While the general message of this meme is true, almost none of the internet actually goes through satellites. There are huge cables all around the world connecting the whole thing. And while launching rockets and deploying satellites is really cool, I think ocean crossing cables are impressive all on their own. Imagine a cable not only long and strong enough to cross an ocean, but also resting on the ocean floor, exposed to the environment and expected to work for decades. And to think the first of these cables was deployed back in 1858.
But the cables aren't exactly running in a straight line I think, so I would need to do some math and research to figure out if the circumference actually matters. Someone get on this!
It does, having all the humanity knowledge in your pocket is amazing and you can learn a lot which people do use to learn and get smarter. Sadly not everyone uses it that way and some just refuse to learn but that's just loud minority (I hope).
I would argue that it’s contributed to the collective stupidity of humanity on a global scale. It’s had a lot of positive impacts as well, of course. I guess the negative ones just seem more palpable.
I would look at it from a different angle. Before the internet you had to have a lot of knowledge in different areas to be able to sound and behave smart, and also to make good choices.
Now you have knowledge readily available everywhere and there is much less incentive to learn things you don’t currently need, just to have it available in case you talk to someone about this topic.
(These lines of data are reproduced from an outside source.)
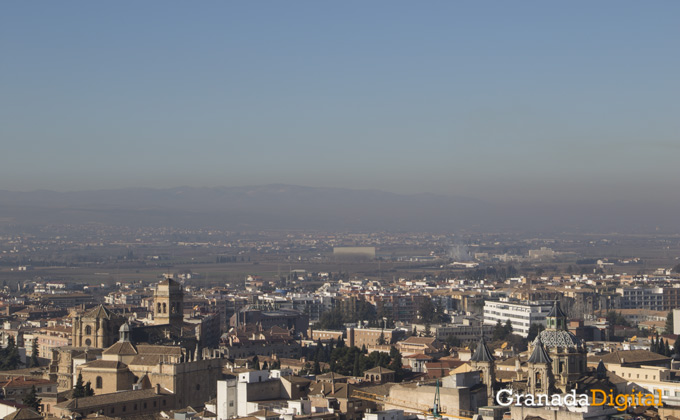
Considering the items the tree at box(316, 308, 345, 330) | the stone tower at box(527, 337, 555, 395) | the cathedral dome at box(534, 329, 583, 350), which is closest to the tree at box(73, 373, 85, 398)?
the stone tower at box(527, 337, 555, 395)

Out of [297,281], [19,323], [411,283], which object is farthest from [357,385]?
[297,281]

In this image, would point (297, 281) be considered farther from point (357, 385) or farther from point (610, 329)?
point (357, 385)

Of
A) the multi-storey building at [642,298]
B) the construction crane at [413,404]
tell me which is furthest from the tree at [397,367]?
the multi-storey building at [642,298]

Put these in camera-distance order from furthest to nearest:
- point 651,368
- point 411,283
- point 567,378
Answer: point 411,283 < point 651,368 < point 567,378

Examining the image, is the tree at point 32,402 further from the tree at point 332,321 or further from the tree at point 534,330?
the tree at point 332,321

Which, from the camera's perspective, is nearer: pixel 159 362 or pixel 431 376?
pixel 159 362

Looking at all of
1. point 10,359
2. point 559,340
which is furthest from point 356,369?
point 10,359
This has become even more evident with AI, where you don’t have to skim through a lot of context to find your information, you just ask what you need and it is presented the way you need it right away.
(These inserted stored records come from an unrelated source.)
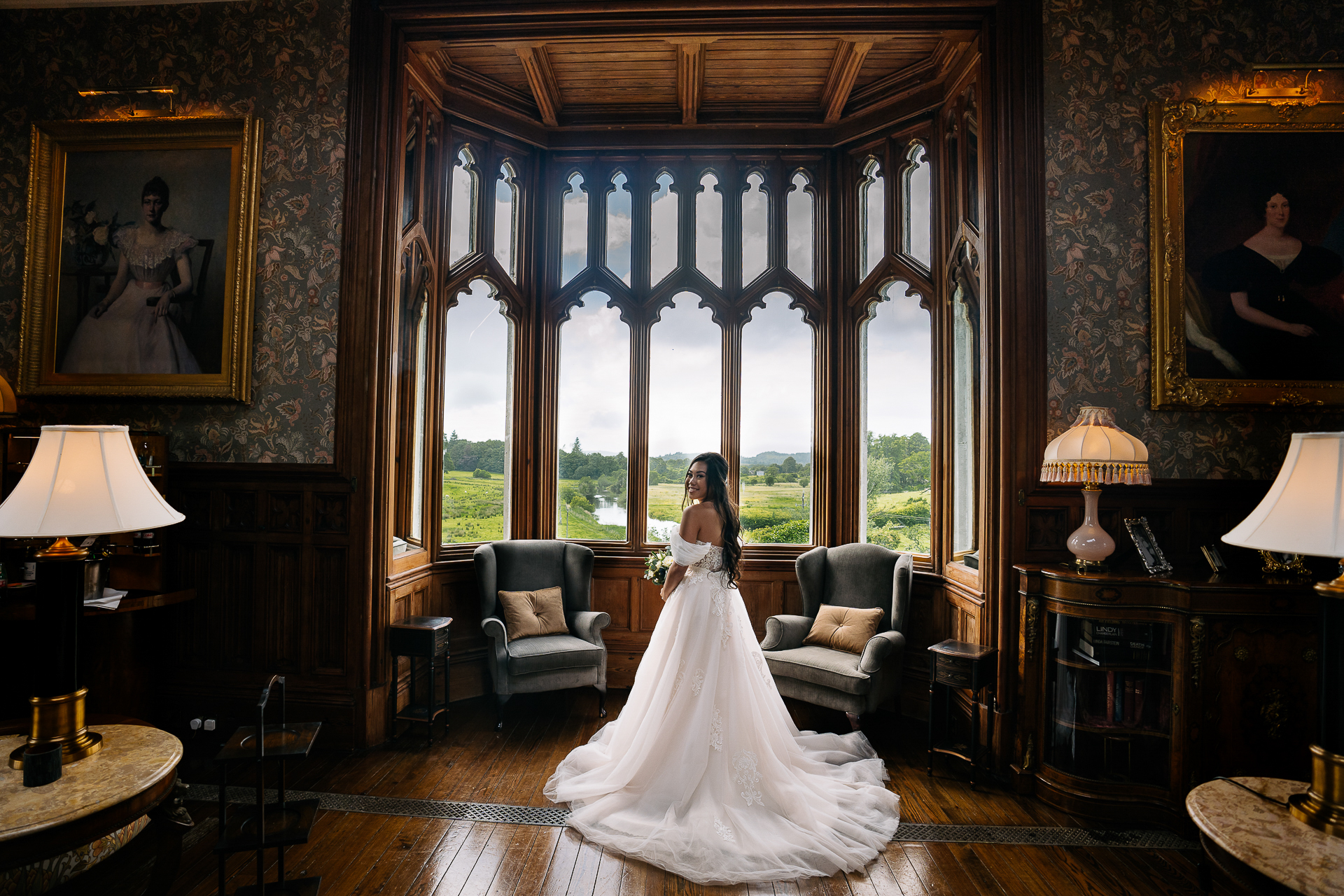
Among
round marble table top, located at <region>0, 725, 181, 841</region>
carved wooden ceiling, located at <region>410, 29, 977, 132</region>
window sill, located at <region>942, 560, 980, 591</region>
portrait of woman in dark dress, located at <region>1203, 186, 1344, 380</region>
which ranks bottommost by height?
round marble table top, located at <region>0, 725, 181, 841</region>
I thought it was implying he was in some hard to reach location, and they were pulling the stops out to connect the last guy on earth without internet.
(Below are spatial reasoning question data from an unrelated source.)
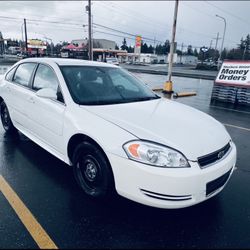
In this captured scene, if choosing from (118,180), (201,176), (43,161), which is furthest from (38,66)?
(201,176)

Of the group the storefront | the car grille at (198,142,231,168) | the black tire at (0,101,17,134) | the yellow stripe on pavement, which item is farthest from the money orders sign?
the yellow stripe on pavement

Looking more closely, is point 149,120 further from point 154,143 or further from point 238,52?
point 238,52

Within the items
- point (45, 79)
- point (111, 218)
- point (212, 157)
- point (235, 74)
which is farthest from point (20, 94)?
point (235, 74)

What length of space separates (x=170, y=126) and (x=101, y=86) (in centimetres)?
135

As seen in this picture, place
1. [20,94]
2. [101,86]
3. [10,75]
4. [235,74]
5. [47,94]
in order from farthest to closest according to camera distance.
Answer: [235,74], [10,75], [20,94], [101,86], [47,94]

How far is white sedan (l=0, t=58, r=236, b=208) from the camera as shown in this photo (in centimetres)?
247

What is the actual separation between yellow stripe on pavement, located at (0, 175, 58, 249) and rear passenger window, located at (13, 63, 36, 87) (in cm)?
185

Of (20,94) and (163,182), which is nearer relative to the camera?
(163,182)

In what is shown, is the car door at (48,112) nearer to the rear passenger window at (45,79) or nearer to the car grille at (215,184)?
the rear passenger window at (45,79)

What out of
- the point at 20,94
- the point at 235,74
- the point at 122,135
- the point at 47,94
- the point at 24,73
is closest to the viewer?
the point at 122,135

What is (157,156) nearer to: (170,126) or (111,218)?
(170,126)

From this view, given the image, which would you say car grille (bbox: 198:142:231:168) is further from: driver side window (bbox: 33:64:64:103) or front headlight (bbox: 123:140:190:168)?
driver side window (bbox: 33:64:64:103)

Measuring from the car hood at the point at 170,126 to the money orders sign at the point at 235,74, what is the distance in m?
8.17

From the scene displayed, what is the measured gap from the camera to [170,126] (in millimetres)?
2852
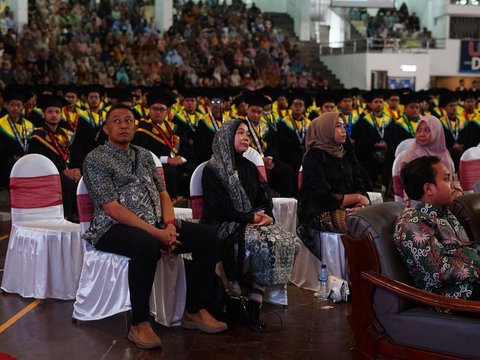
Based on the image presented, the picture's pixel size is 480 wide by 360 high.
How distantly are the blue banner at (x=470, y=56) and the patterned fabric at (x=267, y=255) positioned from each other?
22287 mm

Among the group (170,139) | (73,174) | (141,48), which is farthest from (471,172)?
(141,48)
I honestly don't understand how people can think the Earth is flat in 2023. You can see it for yourself. Go to the coast of a sufficiently large body of water, and try holding a ruler up to the horizon.
I think at this point, it's more a lifestyle and less a theoretical argument.
Yes, a flat earth doesn't stand up against science. But also, for most people it doesn't make a difference in their day-to-day life. So they have little to no incentive to ever tackle that notion.
Wake up sheeple! Gravity is an obvious lie from the NWO illuminati lizard people! We're actually all implanted with small steel sheets in our feet at birth, and everything on the planet has a small amount of iron filings in too. The flat disc we live on is completely magnetic. That's how we don't fall off.
I remember a guy arguing that flat Earth is constantly accelerated upwards on God's will, and never reaches speed of light due to Einstein relativism. Was quite fun to listen to this unusual fusion
If the disk had the thickness of Earth's diameter and through some black magic fuckery made it so that only the mass directly below you affected the force of gravity on you, then yes.
It's probably easier to make an FTL engine than to make any sense of flat earth theories.
There's probably some distribution of mass that would result in uniform gravity across the whole disk. I'm guessing there would need to be more mass near the edge to counteract the diagonal pull of the mass near the center on the area near the edge.